Part of a data file
------------
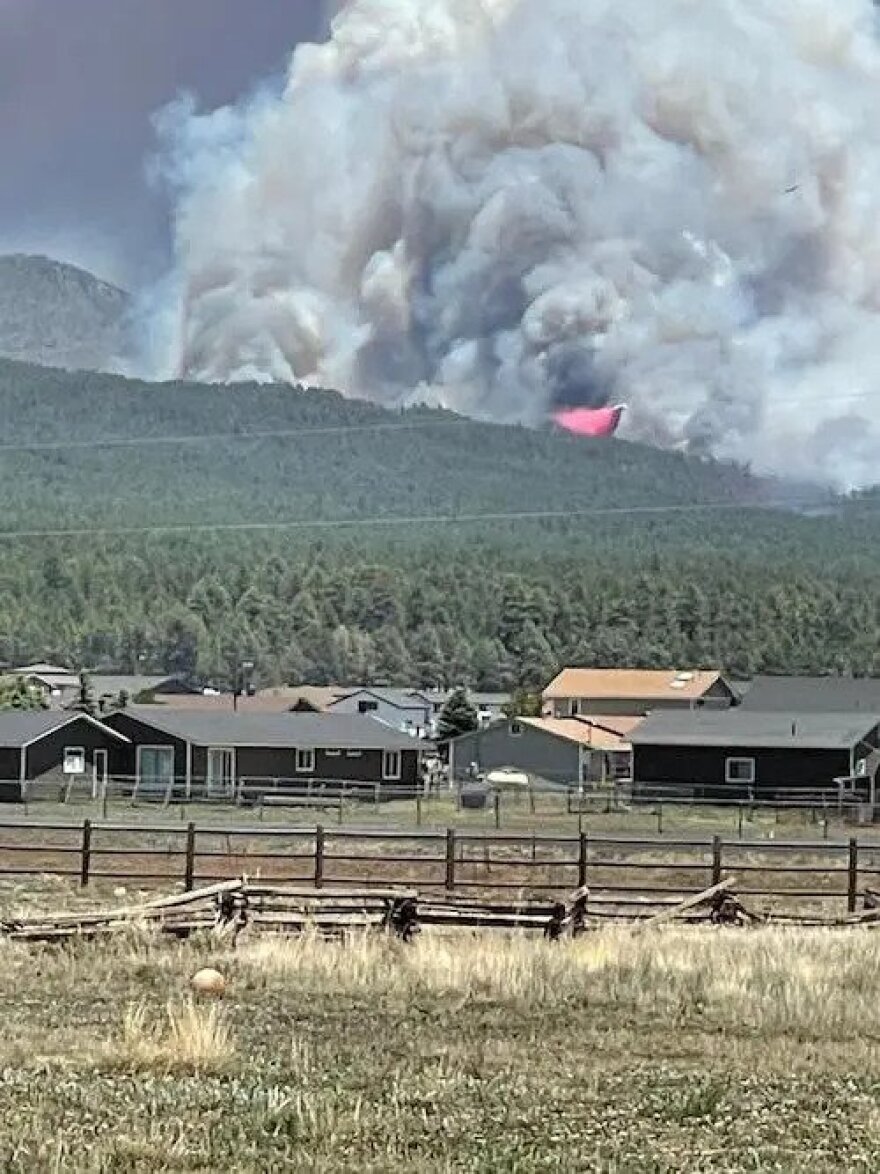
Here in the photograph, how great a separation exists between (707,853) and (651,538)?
460 feet

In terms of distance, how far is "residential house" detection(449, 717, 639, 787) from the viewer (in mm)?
77438

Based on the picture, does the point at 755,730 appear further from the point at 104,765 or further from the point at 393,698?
the point at 393,698

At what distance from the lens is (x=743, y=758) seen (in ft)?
201

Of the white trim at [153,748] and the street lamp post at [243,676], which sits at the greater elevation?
the street lamp post at [243,676]

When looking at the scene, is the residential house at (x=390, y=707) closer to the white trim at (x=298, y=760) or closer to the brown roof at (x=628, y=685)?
the brown roof at (x=628, y=685)

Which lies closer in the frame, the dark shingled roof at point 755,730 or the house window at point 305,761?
the dark shingled roof at point 755,730

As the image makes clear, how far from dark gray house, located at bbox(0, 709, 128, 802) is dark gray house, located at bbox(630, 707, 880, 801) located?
1765 cm

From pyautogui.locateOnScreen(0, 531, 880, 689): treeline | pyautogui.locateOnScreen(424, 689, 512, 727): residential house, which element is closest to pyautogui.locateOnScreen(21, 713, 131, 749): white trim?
pyautogui.locateOnScreen(424, 689, 512, 727): residential house

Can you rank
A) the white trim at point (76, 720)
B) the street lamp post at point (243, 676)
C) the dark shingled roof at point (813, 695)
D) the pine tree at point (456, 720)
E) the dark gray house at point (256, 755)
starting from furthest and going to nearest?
the street lamp post at point (243, 676) < the pine tree at point (456, 720) < the dark shingled roof at point (813, 695) < the dark gray house at point (256, 755) < the white trim at point (76, 720)

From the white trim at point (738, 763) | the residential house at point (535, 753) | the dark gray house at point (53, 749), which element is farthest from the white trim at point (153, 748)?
the white trim at point (738, 763)

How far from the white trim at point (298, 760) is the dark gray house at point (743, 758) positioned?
10.8 m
------------
Find every line in the entries that contains the word "gray" and copy each one out.

As the image makes clear, how far from dark gray house, located at bbox(0, 709, 128, 802) is dark gray house, located at bbox(630, 707, 880, 801) located?
E) the dark gray house at point (256, 755)
the street lamp post at point (243, 676) < the pine tree at point (456, 720) < the dark shingled roof at point (813, 695) < the dark gray house at point (256, 755) < the white trim at point (76, 720)
From the white trim at point (738, 763) | the residential house at point (535, 753) | the dark gray house at point (53, 749), which element is farthest from the white trim at point (153, 748)?
How far from the white trim at point (298, 760) is the dark gray house at point (743, 758) positioned?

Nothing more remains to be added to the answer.